I understand the dream of many idealists is that economic collapse will bring about the world they desire. I was walking through the park in Santa Barbara a few weeks ago, and saw some young hippies setting up tables selling used clothing and other junk. I overheard one say "after the collapse, all markets will be like this!" And I know libertarians dream that a strong hit to the current financial system, with the government and quasi-government agencies like the FED, will cause a collapse into a libertarian paradise. Given that the Great Depression led to the New Deal, the collapse of the post-World War I German economy to Nazism, and Panic of 1893 led to the rise of the modern interventionist state (even as it inspired Schumpeter to write of "creative destruction") I would expect that libertarians would be no more fond of a world after a new great depression than the hippies would be.

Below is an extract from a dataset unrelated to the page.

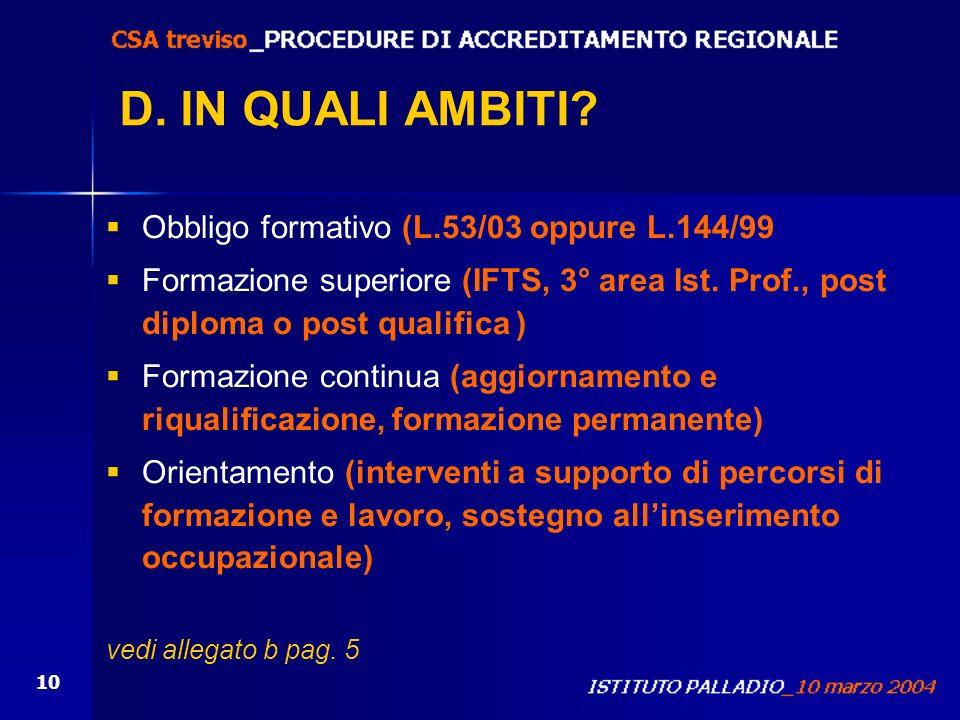 10 D. IN QUALI AMBITI? Obbligo formativo (L.53/03 oppure L.144/99 Formazione superiore (IFTS, 3° area Ist. Prof., post diploma o post qualifica ) Form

Re: Unelugeees und clereefficeshuns
Bork bork bork!
Also don't get lost in economic models or ideological models--they are just that, models.
Not exactly. Theoretical presuppositions drive policy. For example:
(There was nothing "Keynesian" about the polices that caused this crisis,
I beg to differ. From the WikiPedia article on Alan Greenspan:
by the way--is "Keynesian" just an all-purpose derogatory epithet for libertarians?)
Only Paleos. Those cosmos over at Cato are all on board with firing up the cash printing machines. Also, it's more of an all-purpose economic derogatory epithet. When we're talking about foreign policy, we prefer "neo-con."
Re: Underwear and Clearasil (swedish stylee)
A triggering factor in the 2007 subprime mortgage financial crisis is believed to be the many subprime ARMs... As any good Wiki critic would say, "Citation needed." A factor, yes. But even with a citation, a housing bubble and some foreclosures does not a liquidity logjam make.
I still say, any explanation or prescription that doesn't take into account the unprecedented multiples of leverage and the new securitized bad loans bundled into others, which is freezing the bank-to-bank lending, doesn't address the core components of the present situation.
As for models, yes, they can influence actors. But that still doesn't make them anything more than models. Models are incomplete. Weather prediction models, for example, have been affecting policy and people's actions for several years now. But no meteorological model is anywhere close to exhaustive. Even those considered authoritative are recognized as full of holes. So, counting on them to be sufficient to predict or explain the wildest deviations, or harshest storms or seasons isn't practical. I think that's what David was driving at. Keynsian, Austrian, Artesian, and fashion models -- none of them seem to have the current growing credit lock-up accounted for.